■ TASK STATEMENT
Reprint each record exactly. Pictures are not reprinted.

■ Stored dataset items
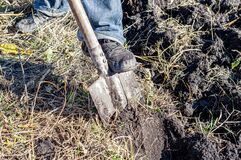 A worker digs the ground with a hand shovel in the garden, a person prepares the soil for planting crops, spring digging of the
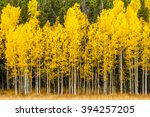 Stand Of Changing Yellow Aspen...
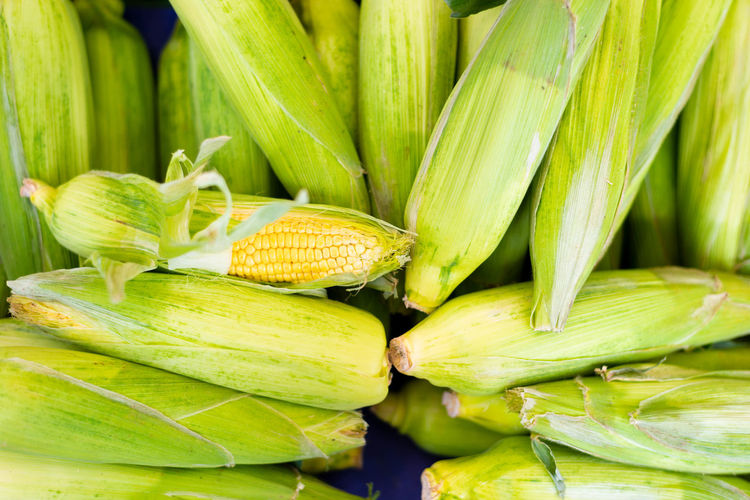Agriculture Close-up Corn Corn On The Cob Day Food Food And Drink Freshness Full Frame Green Color Healthy Eating Large Group Of Objects Market No People Organic Outdoors Raw Food Still Life Sweetcorn Vegetable Wellbeing
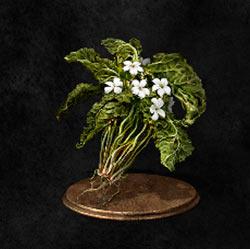 Flor verde en cierne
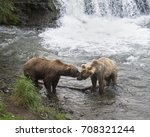 mother brown bear nuzzling her... | Shutterstock . vector #708321244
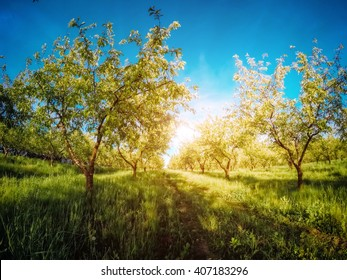 Fantastic apple orchard is illuminated by sunlight and blue sky. Picturesque and gorgeous scene. Location place Ukraine, Europe. Beauty world. Instagram toning effect. Glowing soft filter.
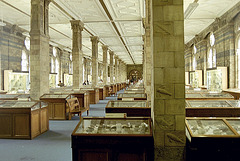 Natural History Museum: one of the old galleries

■ ANSWER SPACE
 A worker digs the ground with a hand shovel in the garden, a person prepares the soil for planting crops, spring digging of the
 Stand Of Changing Yellow Aspen...
Agriculture Close-up Corn Corn On The Cob Day Food Food And Drink Freshness Full Frame Green Color Healthy Eating Large Group Of Objects Market No People Organic Outdoors Raw Food Still Life Sweetcorn Vegetable Wellbeing
 Flor verde en cierne
 mother brown bear nuzzling her... | Shutterstock . vector #708321244
 Fantastic apple orchard is illuminated by sunlight and blue sky. Picturesque and gorgeous scene. Location place Ukraine, Europe. Beauty world. Instagram toning effect. Glowing soft filter.
 Natural History Museum: one of the old galleries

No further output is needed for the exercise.